By Josh White
Date: Thursday 08 Dec 2022
LONDON (ShareCast) - (Sharecast News) - Frasers Group reported a 12.7% improvement in revenue in its first half on Thursday, to £2.64bn, largely due to acquisitions.
The FTSE 100 retail conglomerate said excluding acquisitions, disposals and on a currency-neutral basis, revenue was ahead 3.9% year-on-year in the 26 weeks ended 23 October.
UK sports retail revenue rose 11.6%, largely due to the acquisition of Studio Retail on 24 February.
Excluding acquisitions, UK sports retail revenue decreased 3.1%, which the board put down to a reduction at Game UK and the "very strong reopening" of stores after the last lockdown in March 2021.
Premium lifestyle revenue expanded 24.7%, largely due to new Flannels stores and continued growth online, while excluding acquisitions, revenue was up 22.2%.
International retail revenue grew 5.8%, which was put down to the acquisition of Sportmaster on 16 May and an increase in the Malaysia business, offset by the reduction in revenue following the disposal of the US retail businesses on 25 May.
Excluding acquisitions, disposals and on a currency-neutral basis, international revenue increased 9.2% after increases in the Malaysia business, due to the prior period being impacted by Covid-19.
The group's gross margin decreased to 42% from 44.7%, in line with guidance, which reflected mix effects from the acquisition of Studio Retail, the disposal of the US retail businesses and House of Fraser store closures, a strong prior year comparative of full-price trading, cost-of-goods inflation, and a maintained inventory provision percentage in the current period.
Reported profit before tax rose 53% to £284.6m, reflecting continually-improving product choice in the core UK business, Flannels growth through store roll out and online, and profit on the disposal of assets, non-recurring profit before tax in the prior period from the disposed of the US retail businesses, an increased inventory provision amount, and the prior period benefitting from business rates relief.
Adjusted profit before tax expanded by 38.8% to £267.1m, and as a percentage of revenue, it rose to 10.1% from 8.2%.
Excluding acquisitions, disposals and on a currency neutral basis, adjusted profit before tax was up 53.8%.
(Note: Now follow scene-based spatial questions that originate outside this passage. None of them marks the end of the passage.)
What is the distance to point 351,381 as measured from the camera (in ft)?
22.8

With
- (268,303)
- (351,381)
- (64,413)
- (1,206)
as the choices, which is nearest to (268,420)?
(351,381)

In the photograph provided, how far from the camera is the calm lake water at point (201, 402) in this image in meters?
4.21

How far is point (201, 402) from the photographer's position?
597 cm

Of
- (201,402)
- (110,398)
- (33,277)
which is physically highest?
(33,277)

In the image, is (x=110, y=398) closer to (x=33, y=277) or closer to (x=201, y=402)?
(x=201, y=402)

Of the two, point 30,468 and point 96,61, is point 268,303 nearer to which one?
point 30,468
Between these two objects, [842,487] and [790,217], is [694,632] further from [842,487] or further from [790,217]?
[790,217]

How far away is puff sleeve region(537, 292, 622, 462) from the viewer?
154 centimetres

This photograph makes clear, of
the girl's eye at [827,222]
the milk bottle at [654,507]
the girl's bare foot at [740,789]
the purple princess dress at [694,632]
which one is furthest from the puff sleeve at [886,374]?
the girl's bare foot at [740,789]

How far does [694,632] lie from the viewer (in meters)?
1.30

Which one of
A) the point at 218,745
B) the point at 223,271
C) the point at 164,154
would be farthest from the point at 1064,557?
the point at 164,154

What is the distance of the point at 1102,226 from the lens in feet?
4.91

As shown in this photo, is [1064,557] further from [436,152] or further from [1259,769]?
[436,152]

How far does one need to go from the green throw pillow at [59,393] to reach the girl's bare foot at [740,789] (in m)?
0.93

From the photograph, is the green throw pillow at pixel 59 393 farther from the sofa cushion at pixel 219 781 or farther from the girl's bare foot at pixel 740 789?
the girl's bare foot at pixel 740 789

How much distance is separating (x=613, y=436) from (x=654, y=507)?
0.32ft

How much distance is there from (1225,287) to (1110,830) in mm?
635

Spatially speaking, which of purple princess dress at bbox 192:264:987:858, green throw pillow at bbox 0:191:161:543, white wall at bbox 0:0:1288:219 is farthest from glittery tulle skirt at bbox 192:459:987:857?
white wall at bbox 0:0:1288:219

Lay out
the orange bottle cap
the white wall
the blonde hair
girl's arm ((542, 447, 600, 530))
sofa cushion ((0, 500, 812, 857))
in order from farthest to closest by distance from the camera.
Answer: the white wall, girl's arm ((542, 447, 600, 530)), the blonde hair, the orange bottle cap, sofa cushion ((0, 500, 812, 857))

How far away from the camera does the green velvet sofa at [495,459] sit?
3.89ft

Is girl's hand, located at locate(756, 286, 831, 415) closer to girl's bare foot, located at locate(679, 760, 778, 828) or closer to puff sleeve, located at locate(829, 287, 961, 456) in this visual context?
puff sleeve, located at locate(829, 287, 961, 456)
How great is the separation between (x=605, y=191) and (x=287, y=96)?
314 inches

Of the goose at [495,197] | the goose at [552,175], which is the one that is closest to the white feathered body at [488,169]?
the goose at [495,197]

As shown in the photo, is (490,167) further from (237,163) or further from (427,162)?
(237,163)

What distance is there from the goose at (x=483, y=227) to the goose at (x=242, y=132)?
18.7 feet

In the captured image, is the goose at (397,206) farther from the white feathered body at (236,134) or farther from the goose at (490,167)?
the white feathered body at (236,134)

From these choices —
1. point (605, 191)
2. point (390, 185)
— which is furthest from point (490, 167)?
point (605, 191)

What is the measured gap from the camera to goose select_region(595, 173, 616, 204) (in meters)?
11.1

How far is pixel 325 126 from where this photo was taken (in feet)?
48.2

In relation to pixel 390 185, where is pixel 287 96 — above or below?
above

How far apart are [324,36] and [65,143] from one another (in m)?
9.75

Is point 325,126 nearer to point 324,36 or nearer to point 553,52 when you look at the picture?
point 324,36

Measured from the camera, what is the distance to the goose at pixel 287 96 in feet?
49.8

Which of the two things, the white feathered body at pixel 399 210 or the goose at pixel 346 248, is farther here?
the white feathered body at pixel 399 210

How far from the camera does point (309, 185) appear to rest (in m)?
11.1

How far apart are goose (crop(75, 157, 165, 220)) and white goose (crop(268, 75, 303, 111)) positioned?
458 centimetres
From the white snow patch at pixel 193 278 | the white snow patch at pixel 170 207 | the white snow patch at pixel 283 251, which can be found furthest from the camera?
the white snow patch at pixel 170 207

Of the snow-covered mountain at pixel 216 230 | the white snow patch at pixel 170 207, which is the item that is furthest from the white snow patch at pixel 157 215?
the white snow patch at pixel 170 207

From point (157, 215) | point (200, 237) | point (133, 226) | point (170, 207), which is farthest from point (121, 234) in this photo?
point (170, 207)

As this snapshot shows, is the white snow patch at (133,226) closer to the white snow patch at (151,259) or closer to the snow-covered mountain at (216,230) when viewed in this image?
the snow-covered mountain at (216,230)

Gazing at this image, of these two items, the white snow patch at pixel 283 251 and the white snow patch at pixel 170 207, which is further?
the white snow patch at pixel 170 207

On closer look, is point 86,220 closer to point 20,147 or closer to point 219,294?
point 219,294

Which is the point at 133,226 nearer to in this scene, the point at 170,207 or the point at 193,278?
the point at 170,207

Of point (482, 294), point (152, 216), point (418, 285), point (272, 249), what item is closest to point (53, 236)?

Cash inflow from operating activities before working capital decreased to £389.9m, from £454.1m, largely due to increased operating costs, new acquisitions, and the business rates relief in the prior period.
Net assets increased to £1.38bn, from £1.32bn on 24 April, which Frasers said was due to the increased profitability of the group, offset by "significant" share buybacks.
Reported basic earnings per share grew 63.5% to 46.1p, and adjusted basic earnings per share were 47.9% higher at 44.8p.
Reported profit after tax was £219.6m, which was up 52.8% from £143.7m.
Looking ahead, Frasers said that while the macroeconomic environment was "clearly challenging" and the backdrop for the coming year was "hard to predict with any certainty", it had strong strategic and trading momentum and remained confident in its guidance for adjusted profit before tax of between £450m to £500m for the current financial year.
"Our relationships with our brand partners are stronger than ever and consequently, we can now offer our consumers an even wider choice of brands and even better choices of product," said non-executive chair David Daly.
"We have a clear vision to build the planet's most admired and compelling brand ecosystem.
"Over the past six months, our brand relationships have continued to go from strength to strength, and today we partner with 19 of the 20 hottest brands in the world as ranked by the Lyst index."
Daly said Frasers would continue to elevate its stores and business in 2023, both organically and through disciplined acquisitions.
"A new Flannels flagship store is planned for Leeds, and a Sports Direct flagship store in Manchester.
"The Flannels store roll out strategy to offer our consumers a luxury retail experience in key locations around the country also continues with approximately six stores to open in 2023.
"With the support of our brand partners, our European expansion strategy will continue with a number of opportunities currently being assessed."
At 0959 GMT, shares in Frasers Group were down 6.48% at 837p.